1. The pharmacokinetic and pharmacodynamic properties of oral glibenclamide have been studied in 31 hospitalised in‐patients and 79 ambulant out‐patients with diabetes mellitus. 2. Breakfast was found to have no significant influence on the kinetic behaviour of glibenclamide or on the effect of this drug on blood glucose utilisation. 3. The time course of glibenclamide kinetics after 20 mg dosing was adequately described by a two‐compartment open model, yielding mean half‐lives of 3.3 +/− 1.5 h (t1/2, lambda 1) and 9.7 +/− 1.2 (t1/2, z) for the initial and terminal elimination phases respectively. 4. No significant accumulation or change in kinetic profile occurred in patients who had normal renal and hepatic function, were treated continuously with glibenclamide, and then rechallenged after 8‐12 weeks. 5. Despite inter‐ individual variations in drug absorption, peak plasma concentrations (Cmax) and the area under the plasma concentration‐time curve (AUC(0‐ 24] were dose‐dependent over the dose range 5‐20 mg.
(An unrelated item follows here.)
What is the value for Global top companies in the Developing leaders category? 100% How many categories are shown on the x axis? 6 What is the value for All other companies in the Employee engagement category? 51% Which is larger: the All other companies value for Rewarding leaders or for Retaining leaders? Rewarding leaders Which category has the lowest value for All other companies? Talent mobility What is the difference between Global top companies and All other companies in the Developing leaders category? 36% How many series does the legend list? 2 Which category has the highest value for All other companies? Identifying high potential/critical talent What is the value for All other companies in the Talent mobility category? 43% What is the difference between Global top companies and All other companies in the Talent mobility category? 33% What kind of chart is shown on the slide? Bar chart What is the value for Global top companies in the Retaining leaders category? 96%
No significant dose‐response behaviour was observed in respect of glucose utilisation, suggesting that there is little clinical benefit in using doses of glibenclamide above 5 mg day‐1. 6. Comparison of plasma glibenclamide concentrations at different time‐bands following doses of 5 and 10 mg showed a wider range in ambulant out‐patients than in age‐, sex‐matched in‐patients treated with the same dosages of drug. Mean plasma drug concentrations attained at all time bands up to 8 h after dosing were higher in out‐patients than in in‐patients, suggesting a tendency to ‘over‐compliance’ by patients in anticipation of attendance at clinic.